Trzynasty dzień kwietnia tracę,
przekraczając samolotem granicę stref czasowych. Ląduję w Auckland, zmieniam
terminal na krajowy i lecę do Christchurch.
W Auckland padało, teraz zbliża się południe, a ja zbliżam się do Christchurch w promieniach słońca pięknie oświetlających Alpy Południowe. Żadnej chmurki, góry widać znakomicie, nawet zapomniałam, że boję się latać samolotami.
Gdzieś tam na dole, ponad tysiąc lat temu, do brzegu nieznanego lądu przybiły waka (łodzie) z Hawaiki, mitycznej krainy, skąd wywodzą się ludy polinezyjskie, które zaludniły wyspy obecnej Nowej Zelandii.

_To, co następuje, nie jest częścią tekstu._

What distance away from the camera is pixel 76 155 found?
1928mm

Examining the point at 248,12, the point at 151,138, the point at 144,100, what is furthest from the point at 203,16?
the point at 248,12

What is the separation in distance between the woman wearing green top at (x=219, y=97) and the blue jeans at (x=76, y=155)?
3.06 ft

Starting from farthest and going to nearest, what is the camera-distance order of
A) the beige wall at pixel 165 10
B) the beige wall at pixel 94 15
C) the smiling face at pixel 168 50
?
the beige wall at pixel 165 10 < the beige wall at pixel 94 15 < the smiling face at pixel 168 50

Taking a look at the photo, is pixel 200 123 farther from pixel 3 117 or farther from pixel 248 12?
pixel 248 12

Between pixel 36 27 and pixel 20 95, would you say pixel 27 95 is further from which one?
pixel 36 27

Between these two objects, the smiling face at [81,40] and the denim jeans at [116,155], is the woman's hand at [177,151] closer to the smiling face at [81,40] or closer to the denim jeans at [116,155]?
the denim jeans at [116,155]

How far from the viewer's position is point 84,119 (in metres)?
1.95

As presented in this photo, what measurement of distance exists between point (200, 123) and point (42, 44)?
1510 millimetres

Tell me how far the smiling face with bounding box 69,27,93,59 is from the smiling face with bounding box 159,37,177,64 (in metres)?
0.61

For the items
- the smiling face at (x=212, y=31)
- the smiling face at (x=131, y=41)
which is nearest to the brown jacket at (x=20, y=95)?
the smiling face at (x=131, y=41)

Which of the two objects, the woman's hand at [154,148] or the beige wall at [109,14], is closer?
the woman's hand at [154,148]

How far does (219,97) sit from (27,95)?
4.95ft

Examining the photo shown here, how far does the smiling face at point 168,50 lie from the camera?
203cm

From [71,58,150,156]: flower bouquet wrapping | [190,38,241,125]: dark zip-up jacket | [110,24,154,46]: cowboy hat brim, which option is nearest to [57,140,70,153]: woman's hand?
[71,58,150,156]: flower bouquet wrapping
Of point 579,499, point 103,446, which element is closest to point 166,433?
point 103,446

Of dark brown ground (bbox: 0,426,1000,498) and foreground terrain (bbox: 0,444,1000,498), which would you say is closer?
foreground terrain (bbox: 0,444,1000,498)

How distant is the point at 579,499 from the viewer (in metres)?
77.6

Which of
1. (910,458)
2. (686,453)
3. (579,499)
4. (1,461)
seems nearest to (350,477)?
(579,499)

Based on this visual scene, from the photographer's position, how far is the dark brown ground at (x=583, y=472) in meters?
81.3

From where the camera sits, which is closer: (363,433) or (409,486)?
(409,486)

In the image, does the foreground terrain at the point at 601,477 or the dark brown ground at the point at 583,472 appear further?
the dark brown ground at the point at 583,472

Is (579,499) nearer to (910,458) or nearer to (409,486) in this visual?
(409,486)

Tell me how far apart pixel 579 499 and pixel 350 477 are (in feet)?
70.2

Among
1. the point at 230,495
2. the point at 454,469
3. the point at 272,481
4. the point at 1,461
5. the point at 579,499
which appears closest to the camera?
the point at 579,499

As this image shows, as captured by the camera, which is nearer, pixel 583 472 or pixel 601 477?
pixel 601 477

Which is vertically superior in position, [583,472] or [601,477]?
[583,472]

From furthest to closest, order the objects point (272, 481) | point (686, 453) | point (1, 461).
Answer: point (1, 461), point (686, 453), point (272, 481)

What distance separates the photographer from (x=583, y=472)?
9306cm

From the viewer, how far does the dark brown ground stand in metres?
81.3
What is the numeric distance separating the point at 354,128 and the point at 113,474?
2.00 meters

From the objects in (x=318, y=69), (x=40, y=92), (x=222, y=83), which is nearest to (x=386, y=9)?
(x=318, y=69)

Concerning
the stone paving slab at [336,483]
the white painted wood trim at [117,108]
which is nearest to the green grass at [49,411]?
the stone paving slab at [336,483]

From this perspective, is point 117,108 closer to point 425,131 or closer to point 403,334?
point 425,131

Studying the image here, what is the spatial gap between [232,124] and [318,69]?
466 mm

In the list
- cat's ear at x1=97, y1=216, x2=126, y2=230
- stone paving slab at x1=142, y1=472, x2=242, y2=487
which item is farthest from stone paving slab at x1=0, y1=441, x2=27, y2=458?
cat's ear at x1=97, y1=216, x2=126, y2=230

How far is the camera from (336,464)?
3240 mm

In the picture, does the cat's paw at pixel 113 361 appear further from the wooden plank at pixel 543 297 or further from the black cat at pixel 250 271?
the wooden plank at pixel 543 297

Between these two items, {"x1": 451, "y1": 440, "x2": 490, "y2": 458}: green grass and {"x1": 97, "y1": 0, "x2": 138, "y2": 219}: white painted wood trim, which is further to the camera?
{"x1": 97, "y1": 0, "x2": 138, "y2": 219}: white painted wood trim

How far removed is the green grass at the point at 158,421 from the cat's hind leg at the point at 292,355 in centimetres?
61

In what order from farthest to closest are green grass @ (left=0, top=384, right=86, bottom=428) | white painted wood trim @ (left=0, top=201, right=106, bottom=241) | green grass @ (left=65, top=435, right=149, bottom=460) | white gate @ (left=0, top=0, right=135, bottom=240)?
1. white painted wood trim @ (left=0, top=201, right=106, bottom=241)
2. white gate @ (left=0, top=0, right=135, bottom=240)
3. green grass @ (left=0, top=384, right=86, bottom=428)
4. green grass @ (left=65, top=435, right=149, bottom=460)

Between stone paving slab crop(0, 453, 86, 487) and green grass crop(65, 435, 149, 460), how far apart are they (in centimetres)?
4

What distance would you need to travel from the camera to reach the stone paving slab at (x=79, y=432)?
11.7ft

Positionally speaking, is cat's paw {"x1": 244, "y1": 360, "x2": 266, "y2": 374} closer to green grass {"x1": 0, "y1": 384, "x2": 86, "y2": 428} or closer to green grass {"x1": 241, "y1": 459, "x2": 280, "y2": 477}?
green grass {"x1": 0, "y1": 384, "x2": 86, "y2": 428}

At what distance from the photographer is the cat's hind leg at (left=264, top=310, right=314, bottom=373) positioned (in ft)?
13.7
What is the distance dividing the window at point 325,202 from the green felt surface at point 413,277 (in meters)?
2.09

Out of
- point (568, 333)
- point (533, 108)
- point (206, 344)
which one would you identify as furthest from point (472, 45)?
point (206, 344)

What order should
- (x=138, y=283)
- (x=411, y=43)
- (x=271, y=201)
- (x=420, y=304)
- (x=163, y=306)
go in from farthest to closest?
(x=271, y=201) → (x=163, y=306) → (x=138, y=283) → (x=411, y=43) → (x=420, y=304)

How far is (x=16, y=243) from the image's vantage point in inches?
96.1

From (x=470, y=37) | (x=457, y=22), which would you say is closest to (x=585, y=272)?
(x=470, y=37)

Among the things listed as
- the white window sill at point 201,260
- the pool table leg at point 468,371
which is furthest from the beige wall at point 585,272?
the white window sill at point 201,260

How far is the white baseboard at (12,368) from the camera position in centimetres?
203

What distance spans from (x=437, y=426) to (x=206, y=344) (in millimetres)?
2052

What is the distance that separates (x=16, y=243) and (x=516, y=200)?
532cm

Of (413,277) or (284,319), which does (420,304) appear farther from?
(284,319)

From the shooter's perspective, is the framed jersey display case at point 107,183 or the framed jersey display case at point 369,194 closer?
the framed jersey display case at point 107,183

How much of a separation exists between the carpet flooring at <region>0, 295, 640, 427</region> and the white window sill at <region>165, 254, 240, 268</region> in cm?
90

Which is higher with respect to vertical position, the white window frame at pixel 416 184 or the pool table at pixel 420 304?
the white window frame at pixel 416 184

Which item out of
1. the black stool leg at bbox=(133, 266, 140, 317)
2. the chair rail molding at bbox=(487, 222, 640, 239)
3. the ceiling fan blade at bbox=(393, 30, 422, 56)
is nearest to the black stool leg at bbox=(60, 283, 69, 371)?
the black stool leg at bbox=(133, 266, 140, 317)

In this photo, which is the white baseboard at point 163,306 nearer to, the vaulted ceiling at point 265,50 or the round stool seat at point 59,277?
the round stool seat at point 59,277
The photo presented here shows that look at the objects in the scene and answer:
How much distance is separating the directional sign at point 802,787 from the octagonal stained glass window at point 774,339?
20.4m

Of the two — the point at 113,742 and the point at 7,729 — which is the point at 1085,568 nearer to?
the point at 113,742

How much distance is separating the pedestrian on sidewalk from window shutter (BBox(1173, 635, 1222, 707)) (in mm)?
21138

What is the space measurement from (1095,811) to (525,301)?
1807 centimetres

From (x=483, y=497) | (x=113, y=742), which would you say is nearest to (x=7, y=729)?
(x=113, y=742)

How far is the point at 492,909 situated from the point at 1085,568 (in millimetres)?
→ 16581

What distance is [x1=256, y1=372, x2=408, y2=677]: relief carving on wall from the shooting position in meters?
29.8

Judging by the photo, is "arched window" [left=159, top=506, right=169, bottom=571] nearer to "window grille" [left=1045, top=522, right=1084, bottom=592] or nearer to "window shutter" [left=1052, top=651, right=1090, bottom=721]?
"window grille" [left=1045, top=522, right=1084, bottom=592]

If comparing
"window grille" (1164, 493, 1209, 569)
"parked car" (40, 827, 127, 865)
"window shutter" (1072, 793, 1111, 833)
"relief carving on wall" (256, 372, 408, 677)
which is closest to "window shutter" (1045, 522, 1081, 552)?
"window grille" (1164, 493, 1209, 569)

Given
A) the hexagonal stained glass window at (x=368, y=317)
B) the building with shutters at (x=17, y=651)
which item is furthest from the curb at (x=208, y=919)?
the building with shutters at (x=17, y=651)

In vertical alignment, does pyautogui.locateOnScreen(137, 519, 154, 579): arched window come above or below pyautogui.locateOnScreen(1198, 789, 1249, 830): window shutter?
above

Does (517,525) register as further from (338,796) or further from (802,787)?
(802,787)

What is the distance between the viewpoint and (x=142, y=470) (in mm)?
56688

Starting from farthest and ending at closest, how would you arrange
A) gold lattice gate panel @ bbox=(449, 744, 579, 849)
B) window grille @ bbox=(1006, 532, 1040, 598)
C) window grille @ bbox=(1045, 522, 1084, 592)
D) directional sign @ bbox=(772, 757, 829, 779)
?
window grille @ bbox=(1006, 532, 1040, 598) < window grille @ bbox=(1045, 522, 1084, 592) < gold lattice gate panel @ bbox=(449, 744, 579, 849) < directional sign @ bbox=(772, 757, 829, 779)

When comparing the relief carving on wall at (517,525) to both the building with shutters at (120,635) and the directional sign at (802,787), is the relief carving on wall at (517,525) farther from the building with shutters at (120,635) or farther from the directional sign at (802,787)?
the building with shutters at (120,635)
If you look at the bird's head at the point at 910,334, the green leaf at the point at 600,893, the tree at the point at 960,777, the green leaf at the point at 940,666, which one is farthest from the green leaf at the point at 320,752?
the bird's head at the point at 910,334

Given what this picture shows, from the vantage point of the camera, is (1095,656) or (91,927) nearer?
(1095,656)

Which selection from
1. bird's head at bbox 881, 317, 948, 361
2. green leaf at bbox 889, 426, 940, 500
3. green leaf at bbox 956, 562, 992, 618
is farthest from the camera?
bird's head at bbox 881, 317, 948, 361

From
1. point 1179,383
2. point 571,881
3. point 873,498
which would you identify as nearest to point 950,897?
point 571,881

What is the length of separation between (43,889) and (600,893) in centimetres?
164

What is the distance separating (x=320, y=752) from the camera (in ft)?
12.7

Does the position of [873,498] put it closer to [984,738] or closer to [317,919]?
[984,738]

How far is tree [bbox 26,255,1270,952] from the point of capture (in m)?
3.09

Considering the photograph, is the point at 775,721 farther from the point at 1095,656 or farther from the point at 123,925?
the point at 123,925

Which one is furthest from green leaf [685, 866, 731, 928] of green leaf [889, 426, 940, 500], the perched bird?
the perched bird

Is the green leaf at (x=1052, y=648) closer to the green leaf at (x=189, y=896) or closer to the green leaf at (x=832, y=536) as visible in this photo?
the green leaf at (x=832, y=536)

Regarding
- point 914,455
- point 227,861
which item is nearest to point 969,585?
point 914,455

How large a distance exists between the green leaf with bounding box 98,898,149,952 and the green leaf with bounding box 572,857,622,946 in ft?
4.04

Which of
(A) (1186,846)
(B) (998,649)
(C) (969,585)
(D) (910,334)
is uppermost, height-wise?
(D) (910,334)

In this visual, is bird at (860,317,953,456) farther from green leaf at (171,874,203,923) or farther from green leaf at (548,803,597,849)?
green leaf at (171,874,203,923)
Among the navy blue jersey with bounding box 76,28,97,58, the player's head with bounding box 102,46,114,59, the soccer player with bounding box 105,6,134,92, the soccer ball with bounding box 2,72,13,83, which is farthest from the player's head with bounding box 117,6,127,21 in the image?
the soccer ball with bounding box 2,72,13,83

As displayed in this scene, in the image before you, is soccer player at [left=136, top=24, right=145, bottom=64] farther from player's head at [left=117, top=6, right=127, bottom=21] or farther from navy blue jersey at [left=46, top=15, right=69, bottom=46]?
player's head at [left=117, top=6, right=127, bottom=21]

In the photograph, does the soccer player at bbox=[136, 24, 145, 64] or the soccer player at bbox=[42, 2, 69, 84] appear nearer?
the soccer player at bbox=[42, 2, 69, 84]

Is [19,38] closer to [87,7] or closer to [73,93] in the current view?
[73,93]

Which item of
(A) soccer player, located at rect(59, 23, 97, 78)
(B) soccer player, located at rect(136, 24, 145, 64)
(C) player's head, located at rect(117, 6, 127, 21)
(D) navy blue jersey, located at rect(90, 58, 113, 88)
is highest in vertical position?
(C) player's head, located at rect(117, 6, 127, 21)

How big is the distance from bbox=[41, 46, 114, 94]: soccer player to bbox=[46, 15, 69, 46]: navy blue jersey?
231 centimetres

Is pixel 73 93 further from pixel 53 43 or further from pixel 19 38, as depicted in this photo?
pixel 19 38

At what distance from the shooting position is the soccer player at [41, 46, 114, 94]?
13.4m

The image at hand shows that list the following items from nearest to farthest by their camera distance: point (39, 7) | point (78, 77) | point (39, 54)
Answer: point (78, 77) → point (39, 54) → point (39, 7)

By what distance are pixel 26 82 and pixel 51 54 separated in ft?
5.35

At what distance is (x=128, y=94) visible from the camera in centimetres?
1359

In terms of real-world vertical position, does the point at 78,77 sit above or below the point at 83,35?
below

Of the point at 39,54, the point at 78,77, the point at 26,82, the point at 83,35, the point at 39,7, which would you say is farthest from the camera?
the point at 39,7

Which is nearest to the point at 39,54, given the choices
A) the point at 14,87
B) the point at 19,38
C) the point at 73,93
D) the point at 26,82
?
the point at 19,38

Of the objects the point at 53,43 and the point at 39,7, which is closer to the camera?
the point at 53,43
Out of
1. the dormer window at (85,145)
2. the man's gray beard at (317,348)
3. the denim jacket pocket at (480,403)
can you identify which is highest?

Dowódca łodzi, która pierwsza przybiła do brzegu, Kupe, uważany przez maoryskie legendy za odkrywcę odległego od Hawaiki lądu, nazwał te ziemie Aotearoa, czyli „Kraina Długiej, Białej Chmury”. Polinezyjczycy najpierw osiedlili się na Wyspie Południowej, dopiero później zasiedlili bardziej gościnną i cieplejszą Wyspę Północną.